___ READING PASSAGE

Even if every machine had a perfect hardware clock, synchronized clocks would still drift. Quartz crystals and oscillators are physical objects in a physical environment. They age. They respond to temperature. They simply do not stay exactly right forever.

NTP is the service that corrects them.

It runs on every production server, quietly doing its job that most engineers forget exists.

NTP periodically asks a trusted time server:

"What time is it, really?"

It measures how long the question and answer took to travel across the network, accounts for that delay, and then compares the answer to its own clock.

If your machine is 50 milliseconds ahead, NTP knows. Then it must decide how to fix it.

Two ways to correct time: Slewing and Stepping.

Normally, NTP uses slewing. It gradually speeds up or slows down your system clock - just a tiny bit -until it matches the real time.

From your application's perspective:

Time never jumps backward.

Time never jumps forward.

It just runs slightly faster or slower for a while.

A clock running at 110% speed for a few minutes to catch up is invisible to your code. Timeouts still fire. Logs stay ordered. Everything works.

This is the safe way to correct time.

But slewing has limits.

The kernel will not slew a clock by more than about 500 milliseconds by default. Why? Because fixing a large error by slewing would take too long. A clock that's 5 seconds slow would need to run at 110% speed for 50 seconds to catch up. That's 50 seconds of weirdness.

If the error is larger than ~500ms, NTP does something more drastic: it steps the clock.

That means instantly jumping forward or backward to the correct time.

// What happens during a step:
// 10:00:05.000 → (NTP says you're 200ms ahead) → 10:00:04.800
// Time just went backward 200ms in an instant.        

This is the dangerous mode.

Which means: CLOCK_REALTIME can jump. Even in production. Even while your code is running.

When the Network Disappears

NTP needs to talk to its time servers. It needs the network.

Network partition is when the network breaks into pieces that cannot communicate.

Imagine your office building has two wings. At 2:00 PM, someone locks the door between them.

  • You can still talk to people in your wing
  • You cannot reach anyone in the other wing
  • Both wings continue working, but they cannot share updates

That is a network partition.

During a network partition:

  • Your machine is running fine
  • NTP clients cannot reach their servers
  • No corrections happen at all
  • Your clock continues drifting, uncorrected
  • If the partition lasts an hour, your clock may be seconds off

When connectivity returns, NTP discovers the error. If it's large enough, it may step the clock -causing that sudden jump we just discussed.

______

DIRECTION 1 =>
In the passage on NTP clock correction, reproduce the part that opens with the words containing "From your application's" and closes with "slewing has limits.".
DIRECTION 2 =>
In the passage on NTP clock correction, what is the largest error the kernel will slew a clock by, by default?

___ DATA PROVIDED

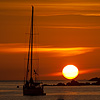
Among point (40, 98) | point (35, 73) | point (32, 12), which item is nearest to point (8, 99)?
point (40, 98)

______

TASK SOLUTION 1 =>
From your application's perspective:

Time never jumps backward.

Time never jumps forward.

It just runs slightly faster or slower for a while.

A clock running at 110% speed for a few minutes to catch up is invisible to your code. Timeouts still fire. Logs stay ordered. Everything works.

This is the safe way to correct time.

But slewing has limits.

TASK SOLUTION 2 =>
About 500 milliseconds.